Requests =>
1) In the wellbore claims, write out the stretch from "14. The well" through "sufficiently high.", switching "tubular member" to "casing string".
2) For each statement about the wellbore claims, answer yes or no and quote the words that decide it: (a) Claim 16 allows the ignition device to be actuated by a pre-selected amount of pressure. (b) The fuel cell sits above the fluid in the tubular member. (c) Claim 17 has the ignition device actuated by a hydraulic signal.
3) According to claim 15 of the wellbore claims, what can the gas force the fuel cell to do when its pressure below the fuel cell is high enough?

13. A wellbore extending into a subterranean formation, said
wellbore comprising: a generally upright tubular member; a fluid
disposed in the tubular member; a combustible fuel cell disposed in
the tubular member generally below at least a portion of the fluid,
said fuel cell operable to generate a gas when burned; and an
ignition device coupled to the fuel cell and operable to initiate
burning of the fuel cell when the ignition device is actuated.
14. The well bore as claimed in claim 13, said fuel cell defining
an internal channel within which the gas can be trapped when the
fuel cell burns, said fuel cell being formed of an expandable
material, said fuel cell creating a seal with the tubular member
when the pressure of the gas in the interior channel is high enough
to sufficiently expand the fuel cell within the tubular member.
15. The wellbore as claimed in claim 14, said gas operable to force
the fuel cell to slide upward in the tubular member when the
pressure of the gas disposed generally below the fuel cell is
sufficiently high.
16. The wellbore as claimed in claim 13, said ignition device being
actuatable in response to exposure to a pre-selected amount of
pressure.
17. The well bore as claimed in claim 13; and a wire-line extending
through the tubular member and coupled to the ignition device, said
ignition device being actuatable by an electrical signal sent
through the wire-line.

Dataset excerpts =>
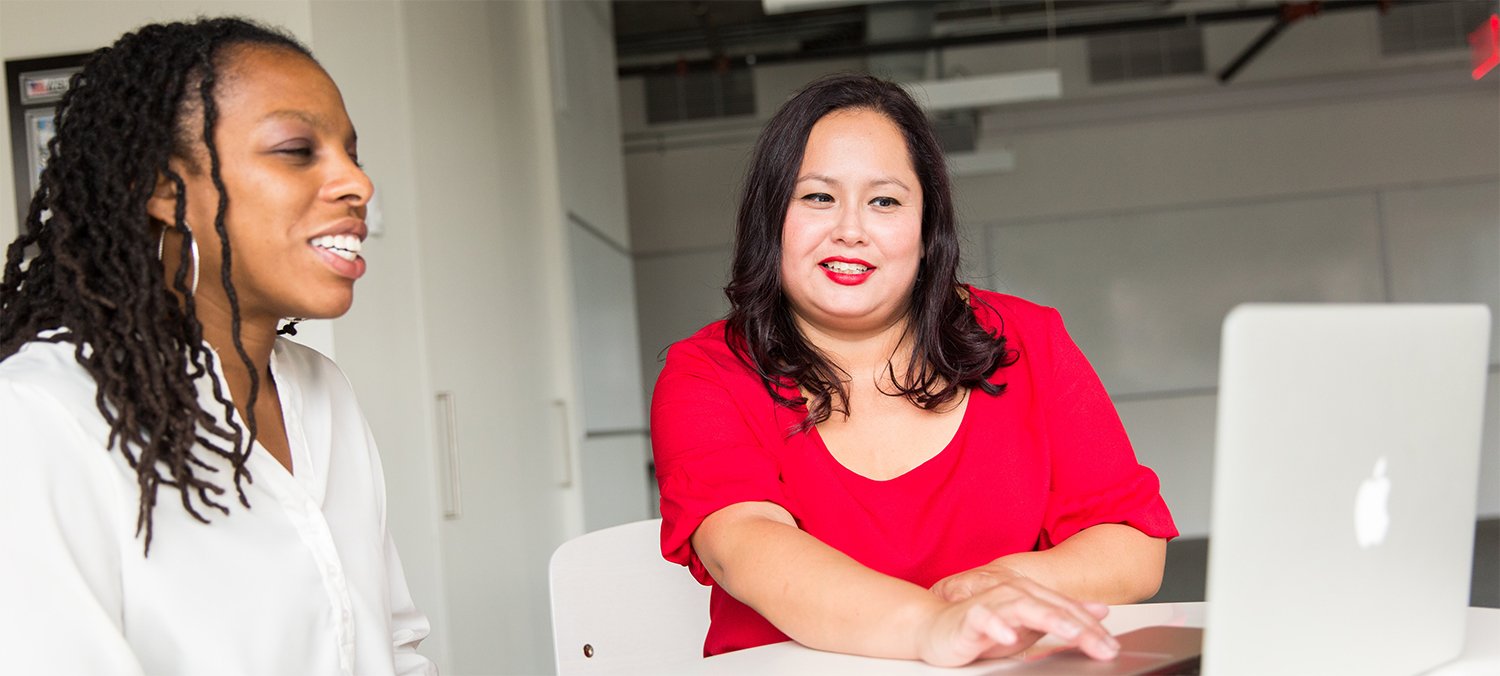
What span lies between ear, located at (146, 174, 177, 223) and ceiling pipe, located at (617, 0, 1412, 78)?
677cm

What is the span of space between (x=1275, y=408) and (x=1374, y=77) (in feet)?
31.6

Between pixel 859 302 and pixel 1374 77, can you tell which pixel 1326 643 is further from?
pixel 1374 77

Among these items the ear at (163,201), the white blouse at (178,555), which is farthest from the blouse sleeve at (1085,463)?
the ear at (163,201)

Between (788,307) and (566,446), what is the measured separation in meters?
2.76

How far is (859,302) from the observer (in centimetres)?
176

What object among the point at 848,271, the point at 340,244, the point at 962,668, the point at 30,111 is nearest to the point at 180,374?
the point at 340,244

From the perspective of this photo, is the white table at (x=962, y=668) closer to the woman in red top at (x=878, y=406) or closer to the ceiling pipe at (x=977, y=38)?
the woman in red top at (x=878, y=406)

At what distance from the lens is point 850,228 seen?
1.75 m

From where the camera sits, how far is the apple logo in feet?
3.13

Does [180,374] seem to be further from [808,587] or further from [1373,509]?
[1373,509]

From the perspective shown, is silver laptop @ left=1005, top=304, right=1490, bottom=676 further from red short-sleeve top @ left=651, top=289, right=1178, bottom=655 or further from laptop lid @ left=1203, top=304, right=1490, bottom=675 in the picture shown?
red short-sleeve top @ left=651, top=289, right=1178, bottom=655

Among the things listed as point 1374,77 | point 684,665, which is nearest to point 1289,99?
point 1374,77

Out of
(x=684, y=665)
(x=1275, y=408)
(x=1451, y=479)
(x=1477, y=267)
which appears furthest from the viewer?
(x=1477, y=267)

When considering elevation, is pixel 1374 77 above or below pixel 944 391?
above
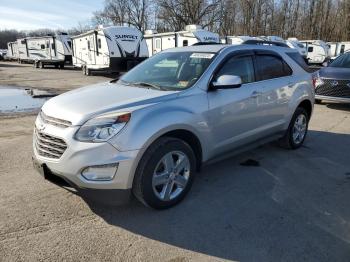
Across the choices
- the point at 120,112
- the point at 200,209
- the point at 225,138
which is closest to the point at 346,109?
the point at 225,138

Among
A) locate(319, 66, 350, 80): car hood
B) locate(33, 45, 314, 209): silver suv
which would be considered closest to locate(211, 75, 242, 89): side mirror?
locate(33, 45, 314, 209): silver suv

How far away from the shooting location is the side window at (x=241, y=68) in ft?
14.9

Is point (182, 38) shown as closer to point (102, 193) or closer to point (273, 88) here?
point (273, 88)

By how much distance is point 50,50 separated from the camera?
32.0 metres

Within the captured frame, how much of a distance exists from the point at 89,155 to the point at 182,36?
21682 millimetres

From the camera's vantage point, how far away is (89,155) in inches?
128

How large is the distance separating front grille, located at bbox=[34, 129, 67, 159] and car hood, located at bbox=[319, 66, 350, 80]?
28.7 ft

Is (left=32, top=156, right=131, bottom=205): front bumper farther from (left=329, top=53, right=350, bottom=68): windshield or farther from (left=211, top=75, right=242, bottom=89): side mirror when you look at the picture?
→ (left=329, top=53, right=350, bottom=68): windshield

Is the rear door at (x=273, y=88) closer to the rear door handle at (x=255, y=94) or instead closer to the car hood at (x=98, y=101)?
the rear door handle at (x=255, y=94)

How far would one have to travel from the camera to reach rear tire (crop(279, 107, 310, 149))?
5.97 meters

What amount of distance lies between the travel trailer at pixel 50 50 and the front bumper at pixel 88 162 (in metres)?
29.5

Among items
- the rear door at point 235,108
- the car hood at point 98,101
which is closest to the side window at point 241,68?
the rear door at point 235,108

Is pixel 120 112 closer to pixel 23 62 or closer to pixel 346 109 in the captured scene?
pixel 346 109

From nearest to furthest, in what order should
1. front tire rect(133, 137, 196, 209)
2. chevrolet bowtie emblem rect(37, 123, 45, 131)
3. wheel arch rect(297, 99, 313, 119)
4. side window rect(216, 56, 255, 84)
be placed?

Expected outputs =>
1)
14. The well bore as claimed in claim 13, said fuel cell defining
an internal channel within which the gas can be trapped when the
fuel cell burns, said fuel cell being formed of an expandable
material, said fuel cell creating a seal with the casing string
when the pressure of the gas in the interior channel is high enough
to sufficiently expand the fuel cell within the casing string.
15. The wellbore as claimed in claim 14, said gas operable to force
the fuel cell to slide upward in the casing string when the
pressure of the gas disposed generally below the fuel cell is
sufficiently high.

2)
(a) Yes: "actuatable in response to exposure to a pre-selected amount of pressure."
(b) No: "generally below at least a portion of the fluid."
(c) No: "actuatable by an electrical signal sent through the wire-line."

3) It can force the fuel cell to slide upward in the tubular member.